Also look into the writings of Freund, and Edward Bernays.

Edward Bernays ? Wikipedia

My opinion: there is no such thing as a completely free will as long as we are somehow conditioned. conditioning starts from the first second you are born, and continues unless we become aware of it, and try to reverse it. But, we will always be human, and that is a conditioning in and of itself. So, our action is partly determined, but not completely.

----------


## PerfectCell

> I was thinking about this the other day. I know i can pride myself on saying I have free will but is this in reality correct. Coke or Pepsi, hmmm, being from the south it was always Pepsi, as this was programmed into me by my parents if we are to go this route. When I got older it became coke and my sister jokingly called me a traitor. Did I go to coke out of rebellion or free will, or because all the commercials about Coke were enticing. We are born with free will but it becomes moot when parents society work etc. take over. Do I use free will or is it just the pressures from all of these which controls my decisions. My task is to separate the two and take it from there. I think your post makes one think and this is good.


And this is where the third part of what he was saying comes in, I choose the third option. No soda.

----------


## SWM

but the third option isn't not choosing, its the fact that you don't know if you want pepsi or coke. You chose option 4?

0 I don't know
1 coke
2 pepsi
3 no soda

----------


## SWM

> Our brain is not structured all that differently from a computer system. We have synapses which are basically biological switches. They are either open or closed, on or off. It is this pattern of on and off that makes up our memories and I suppose the best way to define ourselves would be the sum total of our life experiences via memories.


Actually, that could work in an actual 3D brain + brain stem. The human brain is nothing but synapses being triggered by other synapses. Its complex only by number, seeing as trillions of cells exist in the neural systems, sometimes even more. This on off switch is triggered by electricity and hormones. 

So theoretically, if you can get a tiny nano-machine to interpret simple electric jolts and secreted chemicals, you can more than likely create a human brain. The problem with THAT is we have no idea what all of our neurons do to a point. By the time our technology can create robot synapses, we may or may not know what our brain can do to a point, in technical terms. 

Its an interesting idea that I have to think of a little more.


P.S. Vir, your posts are walls of text!

----------


## SWM

> I know. I'm really trying to make a concerted effort to tone that back. I'm a naturally verbose person and I like to try to explain my ideas as thoroughly as possible. I really am trying to cut back the sheer volume though. Sorry for the off topic here.


Its nice to know you're so thorough though. I think you can post the same amounts of text with a different paragraph scheem. I always like to be on point when I can, but I feel accomplished when I wall of text.

----------


## S33k3R

Cool, lot of good points here...lots to cogitate on.

Now let me throw another spanner into the works...
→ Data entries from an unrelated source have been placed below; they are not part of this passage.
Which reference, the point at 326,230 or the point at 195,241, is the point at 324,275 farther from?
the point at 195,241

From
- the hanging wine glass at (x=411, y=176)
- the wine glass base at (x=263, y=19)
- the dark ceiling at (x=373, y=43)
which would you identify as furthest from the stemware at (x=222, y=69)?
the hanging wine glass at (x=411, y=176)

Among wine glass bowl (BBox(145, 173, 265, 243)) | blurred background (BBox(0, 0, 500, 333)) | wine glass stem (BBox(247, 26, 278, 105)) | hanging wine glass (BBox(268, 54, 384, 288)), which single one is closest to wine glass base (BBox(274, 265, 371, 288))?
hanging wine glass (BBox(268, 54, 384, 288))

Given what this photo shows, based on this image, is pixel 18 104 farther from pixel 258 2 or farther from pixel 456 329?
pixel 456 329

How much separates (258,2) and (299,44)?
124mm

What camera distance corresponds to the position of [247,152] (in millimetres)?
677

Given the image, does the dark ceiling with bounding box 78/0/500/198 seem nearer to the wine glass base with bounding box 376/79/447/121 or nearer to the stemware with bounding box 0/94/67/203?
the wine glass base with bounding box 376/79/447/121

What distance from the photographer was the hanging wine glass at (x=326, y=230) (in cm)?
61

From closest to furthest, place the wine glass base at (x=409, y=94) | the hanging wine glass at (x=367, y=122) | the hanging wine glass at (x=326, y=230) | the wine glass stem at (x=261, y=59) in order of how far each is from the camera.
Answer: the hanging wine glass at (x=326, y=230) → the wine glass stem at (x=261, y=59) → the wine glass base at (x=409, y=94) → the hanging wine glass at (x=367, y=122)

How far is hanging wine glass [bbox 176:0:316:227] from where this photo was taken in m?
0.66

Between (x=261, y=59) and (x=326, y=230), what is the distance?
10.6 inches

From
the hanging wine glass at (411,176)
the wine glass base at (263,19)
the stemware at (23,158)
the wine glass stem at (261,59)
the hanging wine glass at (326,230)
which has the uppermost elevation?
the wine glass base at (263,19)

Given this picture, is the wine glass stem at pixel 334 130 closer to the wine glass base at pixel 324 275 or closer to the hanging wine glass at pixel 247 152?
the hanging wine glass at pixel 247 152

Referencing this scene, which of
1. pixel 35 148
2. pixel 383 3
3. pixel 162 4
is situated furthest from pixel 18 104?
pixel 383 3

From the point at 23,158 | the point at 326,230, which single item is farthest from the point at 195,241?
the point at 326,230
Its fine to say that neurons are like transistors, on or off. By likening the working of the brain to chip, we get the feeling we understand the mechanics of it...we've just got to figure out the how of it.
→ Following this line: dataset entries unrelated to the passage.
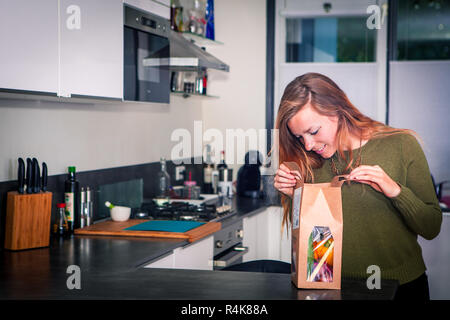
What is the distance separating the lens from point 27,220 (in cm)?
223

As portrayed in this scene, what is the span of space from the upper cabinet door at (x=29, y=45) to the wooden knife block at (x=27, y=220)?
0.45 metres

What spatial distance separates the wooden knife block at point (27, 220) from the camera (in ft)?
7.23

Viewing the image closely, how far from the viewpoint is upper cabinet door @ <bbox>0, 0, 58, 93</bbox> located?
1854mm

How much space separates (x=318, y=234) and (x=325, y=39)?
9.77ft

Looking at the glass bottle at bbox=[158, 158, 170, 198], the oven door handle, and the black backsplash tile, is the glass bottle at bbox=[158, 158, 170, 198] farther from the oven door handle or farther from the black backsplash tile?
the oven door handle

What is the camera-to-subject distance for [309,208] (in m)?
1.47

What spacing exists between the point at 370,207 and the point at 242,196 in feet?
6.96

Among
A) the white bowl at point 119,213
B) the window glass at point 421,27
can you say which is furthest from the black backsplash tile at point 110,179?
the window glass at point 421,27

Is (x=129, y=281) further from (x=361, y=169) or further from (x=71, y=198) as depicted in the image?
(x=71, y=198)

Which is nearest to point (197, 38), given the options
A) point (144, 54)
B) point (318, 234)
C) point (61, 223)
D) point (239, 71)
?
point (239, 71)

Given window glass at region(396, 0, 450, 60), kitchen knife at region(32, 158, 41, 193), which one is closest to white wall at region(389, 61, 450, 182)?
window glass at region(396, 0, 450, 60)

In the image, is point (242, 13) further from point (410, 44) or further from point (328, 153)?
point (328, 153)

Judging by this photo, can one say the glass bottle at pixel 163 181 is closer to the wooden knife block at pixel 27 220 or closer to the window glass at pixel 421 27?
the wooden knife block at pixel 27 220
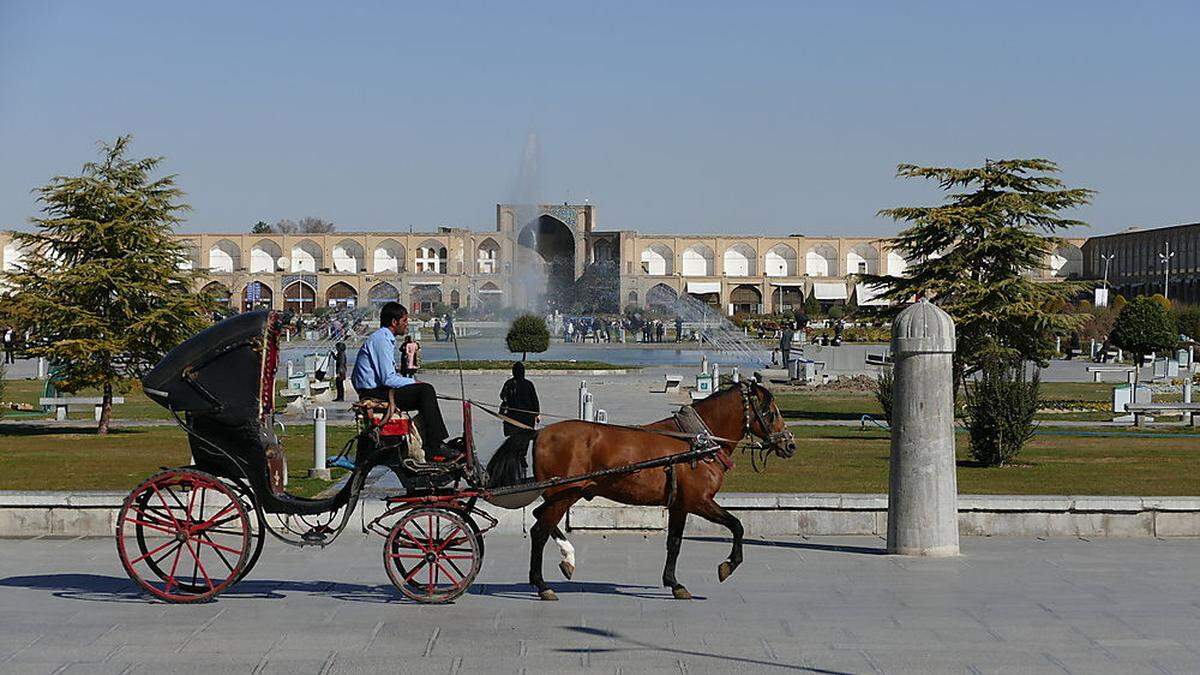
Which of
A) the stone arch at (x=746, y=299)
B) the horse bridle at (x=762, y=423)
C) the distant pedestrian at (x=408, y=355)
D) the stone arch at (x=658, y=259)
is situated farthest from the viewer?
the stone arch at (x=658, y=259)

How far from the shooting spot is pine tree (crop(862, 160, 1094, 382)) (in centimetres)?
2136

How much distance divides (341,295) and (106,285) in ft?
252

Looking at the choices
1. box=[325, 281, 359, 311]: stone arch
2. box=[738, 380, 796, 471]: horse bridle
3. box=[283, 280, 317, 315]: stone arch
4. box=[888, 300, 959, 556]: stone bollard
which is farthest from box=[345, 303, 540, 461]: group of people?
box=[325, 281, 359, 311]: stone arch

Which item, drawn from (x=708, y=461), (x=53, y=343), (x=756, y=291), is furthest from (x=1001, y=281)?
(x=756, y=291)

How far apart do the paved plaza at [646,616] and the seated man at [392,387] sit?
2.56 ft

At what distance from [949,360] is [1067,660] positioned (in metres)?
2.77

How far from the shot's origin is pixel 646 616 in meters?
6.71

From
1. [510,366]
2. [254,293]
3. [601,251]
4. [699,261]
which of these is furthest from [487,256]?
[510,366]

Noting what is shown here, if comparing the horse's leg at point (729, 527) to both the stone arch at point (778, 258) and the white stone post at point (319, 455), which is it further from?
the stone arch at point (778, 258)

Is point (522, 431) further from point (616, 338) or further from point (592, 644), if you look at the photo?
point (616, 338)

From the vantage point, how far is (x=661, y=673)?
5641 mm

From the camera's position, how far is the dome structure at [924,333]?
8.34 metres

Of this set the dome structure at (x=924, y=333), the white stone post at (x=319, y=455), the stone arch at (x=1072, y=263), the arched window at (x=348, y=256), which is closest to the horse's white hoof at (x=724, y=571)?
the dome structure at (x=924, y=333)

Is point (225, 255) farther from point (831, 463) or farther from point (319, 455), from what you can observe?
point (319, 455)
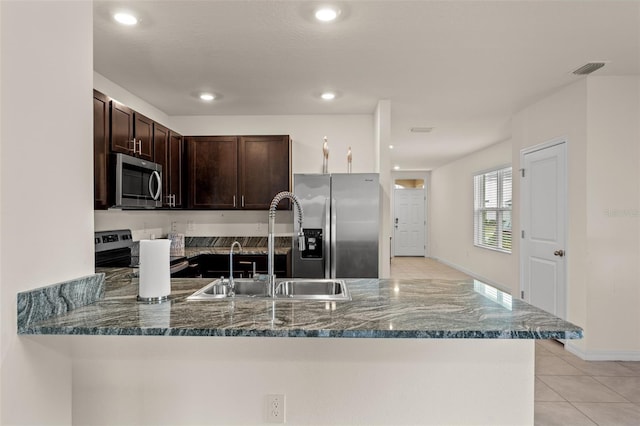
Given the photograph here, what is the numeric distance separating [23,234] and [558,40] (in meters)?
3.24

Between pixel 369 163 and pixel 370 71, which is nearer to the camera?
pixel 370 71

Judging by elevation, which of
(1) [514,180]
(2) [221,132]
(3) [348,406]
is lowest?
(3) [348,406]

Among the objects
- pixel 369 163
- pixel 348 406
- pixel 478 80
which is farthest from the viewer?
pixel 369 163

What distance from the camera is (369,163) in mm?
4582

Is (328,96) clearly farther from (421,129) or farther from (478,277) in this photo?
(478,277)

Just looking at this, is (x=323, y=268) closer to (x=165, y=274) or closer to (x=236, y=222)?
(x=236, y=222)

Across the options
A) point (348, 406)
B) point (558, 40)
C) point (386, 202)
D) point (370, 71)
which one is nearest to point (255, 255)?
point (386, 202)

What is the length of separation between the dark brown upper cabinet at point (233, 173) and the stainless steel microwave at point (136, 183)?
2.89 ft

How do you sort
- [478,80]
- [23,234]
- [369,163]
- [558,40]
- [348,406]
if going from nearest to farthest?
[23,234] → [348,406] → [558,40] → [478,80] → [369,163]

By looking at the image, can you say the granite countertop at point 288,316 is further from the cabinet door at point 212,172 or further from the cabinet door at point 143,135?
the cabinet door at point 212,172

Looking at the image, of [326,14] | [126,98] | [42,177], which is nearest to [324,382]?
[42,177]

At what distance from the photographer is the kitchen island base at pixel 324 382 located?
4.98ft

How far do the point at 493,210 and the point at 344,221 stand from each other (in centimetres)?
423

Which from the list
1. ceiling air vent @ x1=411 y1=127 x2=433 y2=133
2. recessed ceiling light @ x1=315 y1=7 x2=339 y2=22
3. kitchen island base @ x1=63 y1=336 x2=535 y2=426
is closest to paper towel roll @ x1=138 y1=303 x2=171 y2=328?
kitchen island base @ x1=63 y1=336 x2=535 y2=426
But the brain itself is comprised of many different parts, all doing different things. I would argue that these different parts are inherently at conflict with one other, your brain is constantly at war with itself...logic at war with emotion, instinct at war with morals. The whole setup of the brain is inherently unstable and in a constant state of uncertain flux.

here is another bit of usefull info from Sapiens...shamelessly used by myself...that eloquently fits into this concept and helps explain the 0 bit.
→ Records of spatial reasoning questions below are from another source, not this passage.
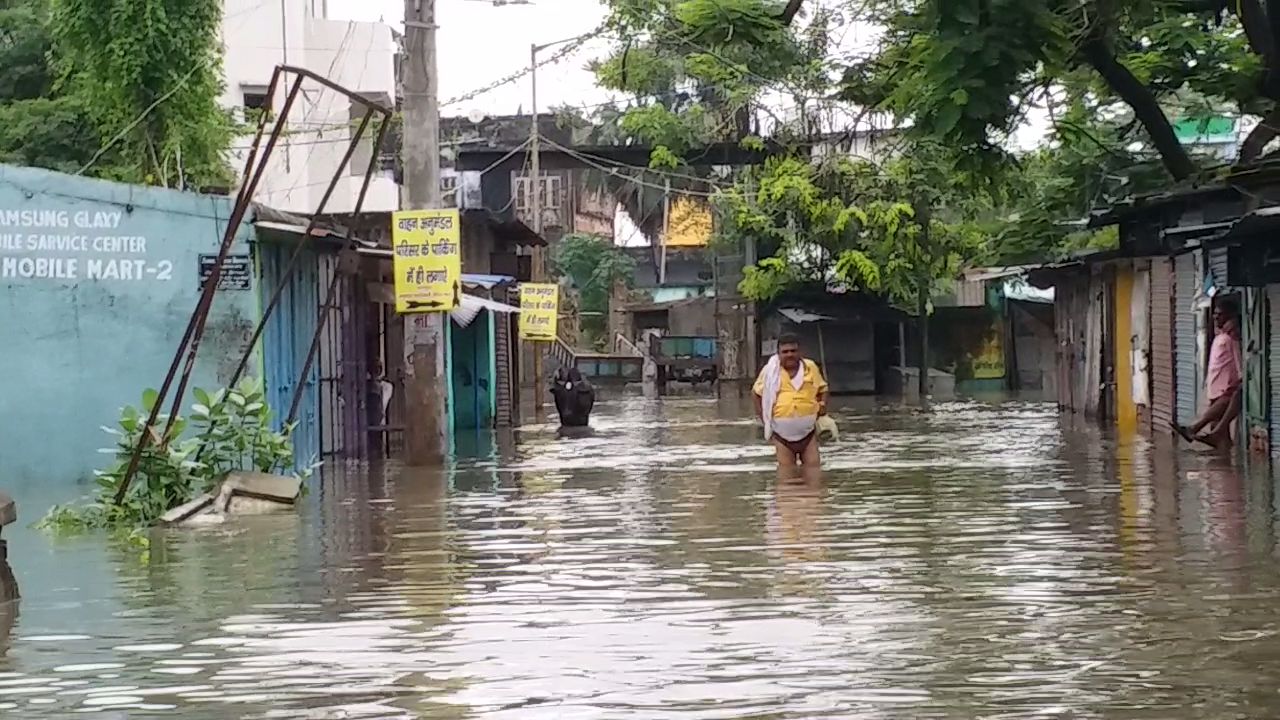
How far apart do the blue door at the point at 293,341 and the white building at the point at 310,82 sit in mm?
13244

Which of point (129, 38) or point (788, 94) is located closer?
point (129, 38)

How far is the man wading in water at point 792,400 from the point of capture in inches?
680

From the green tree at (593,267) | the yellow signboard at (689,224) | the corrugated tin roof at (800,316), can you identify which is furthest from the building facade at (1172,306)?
the green tree at (593,267)

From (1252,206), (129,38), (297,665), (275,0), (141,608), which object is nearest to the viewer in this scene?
(297,665)

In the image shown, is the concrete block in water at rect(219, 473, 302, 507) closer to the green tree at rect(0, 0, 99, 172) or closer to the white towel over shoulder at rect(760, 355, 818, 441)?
the white towel over shoulder at rect(760, 355, 818, 441)

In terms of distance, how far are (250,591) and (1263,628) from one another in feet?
18.4

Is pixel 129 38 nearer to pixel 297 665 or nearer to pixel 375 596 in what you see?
pixel 375 596

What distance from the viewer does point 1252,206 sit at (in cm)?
1784

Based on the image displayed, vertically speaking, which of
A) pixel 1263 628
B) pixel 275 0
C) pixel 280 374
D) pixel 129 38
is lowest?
pixel 1263 628

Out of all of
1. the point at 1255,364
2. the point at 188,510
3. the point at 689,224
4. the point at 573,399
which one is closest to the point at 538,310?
the point at 573,399

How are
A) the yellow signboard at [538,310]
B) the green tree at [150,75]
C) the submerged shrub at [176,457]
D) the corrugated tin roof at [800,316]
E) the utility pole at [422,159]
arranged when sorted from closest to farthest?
the submerged shrub at [176,457] < the utility pole at [422,159] < the green tree at [150,75] < the yellow signboard at [538,310] < the corrugated tin roof at [800,316]

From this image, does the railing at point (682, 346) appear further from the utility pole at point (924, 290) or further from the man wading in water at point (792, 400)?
the man wading in water at point (792, 400)

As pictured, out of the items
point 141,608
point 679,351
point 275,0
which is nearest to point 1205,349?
point 141,608

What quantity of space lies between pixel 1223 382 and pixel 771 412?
17.6 feet
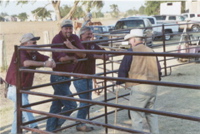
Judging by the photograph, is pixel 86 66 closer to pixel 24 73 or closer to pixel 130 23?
pixel 24 73

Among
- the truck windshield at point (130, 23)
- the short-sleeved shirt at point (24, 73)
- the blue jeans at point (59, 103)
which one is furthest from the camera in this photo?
the truck windshield at point (130, 23)

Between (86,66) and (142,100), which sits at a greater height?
(86,66)

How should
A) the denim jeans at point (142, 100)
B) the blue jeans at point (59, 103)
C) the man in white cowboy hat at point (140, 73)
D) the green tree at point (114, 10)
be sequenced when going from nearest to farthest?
the man in white cowboy hat at point (140, 73), the denim jeans at point (142, 100), the blue jeans at point (59, 103), the green tree at point (114, 10)

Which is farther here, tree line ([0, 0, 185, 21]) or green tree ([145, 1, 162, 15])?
green tree ([145, 1, 162, 15])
> ...the reason for the trinary maybe state is to reflect uncertainties in the decision making process and to allow for flexibility in thinking and problem solving as opposed to the actual scripting of AI responses. In other words the 0 comes into play when you get two If Then statements in conflict with one another. In a binary system this causes an unresolvable error within the program unless you write further scripts to deal specificly with the conflicting interaction which is tedious from a programming standpoint in that it is difficult to script for those things because it involves a certain amount of idiot testing as I like to call it. With a trinary system if you get those conflicting statements the program can use the 0 as a place holder until the conflict is resolved within the script for a yes or no response.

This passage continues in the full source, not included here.